▶ [DOCUMENT EXCERPT]:

────

Mortgage relief though Thalista! Imagine! For anyone who hasn't lived in the Netherlands, if you buy your house, the government pay a chunk of your mortgage for you, in the form of tax relief.
Okay the taxes are high - but public services work. IMHO, they don't here in the UK any more.
And daycare in the UK? Don't even get me started. I've just looked at 12 nurseries here and not one of them comes up to the standard of the one we had booked for DS when we were in Amsterdam. Compared to the Dutch ones, they're dirty, cramped and way too busy. I dread to think about schools... we've bought an over priced house in a good catchment area and we're hoping for the best, but secretly I suspect we'll have moved back out of the country by then,
I understand what you mean about Dutch healthcare though, they don't really go in for medication or anything like that, but I found that when I asked for something, eventually I got what I needed. Not that it's much comfort when you're trekking back and forth to the OLVG in the snow with a 3 week old, to be fair, but eventually I got what I wanted. Here you'd just get told that you can't have the tests you need "because of the cuts" and that's the end of the story.
Sorry, OP you asked for pluses and minuses of each country. Totally off the top of my head, for the Netherlands I'd say:
Plus points:
*Good healthcare (when you stand your ground - appointments when you want, clean hospitals, access to consultants as soon as you need to see them, that sort of thing). I've heard plenty of people slag it off mind, including Thalista, so maybe it's not that great, but it's light years ahead of the UK in my experience. For one thing, you get a maternity nurse coming to your house for a whole week after you've given birth, bathing your child, helping with breastfeeding, doing your ironing, cooking your dinner... so civilised.
*Great outdoorsy life - e.g. cycling everywhere keeps you fit and in my experience, made me feel happy most of the time.
*Everything's nicely designed. You get used to this, unfortunately and think it's normal, then you leave the Netherlands and realise that most people's homes / bars / towns are pug ugly.

────

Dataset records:
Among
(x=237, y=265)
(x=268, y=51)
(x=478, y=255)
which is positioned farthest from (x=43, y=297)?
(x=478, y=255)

────

▶ [EXERCISES TO COMPLETE]:
A. List the plus points for the Netherlands that the forum post on Dutch and UK life gives under "Plus points:".
B. Summarize the forum post on Dutch and UK life in two sentences.
C. Output the forum post on Dutch and UK life from "Mortgage relief though" to "UK any more.".

▶ [SOLUTIONS TO THE EXERCISE]:
A.
- Good healthcare
- Great outdoorsy life
- Everything's nicely designed

B. The writer compares the Netherlands with the UK, pointing to Dutch mortgage tax relief and working public services and calling UK nurseries dirty, cramped and too busy by comparison. Responding to the original poster's request for pluses and minuses, the writer lists Dutch plus points: good healthcare when you stand your ground, an outdoorsy life with cycling everywhere, and nicely designed surroundings.

C.
Mortgage relief though Thalista! Imagine! For anyone who hasn't lived in the Netherlands, if you buy your house, the government pay a chunk of your mortgage for you, in the form of tax relief.
Okay the taxes are high - but public services work. IMHO, they don't here in the UK any more.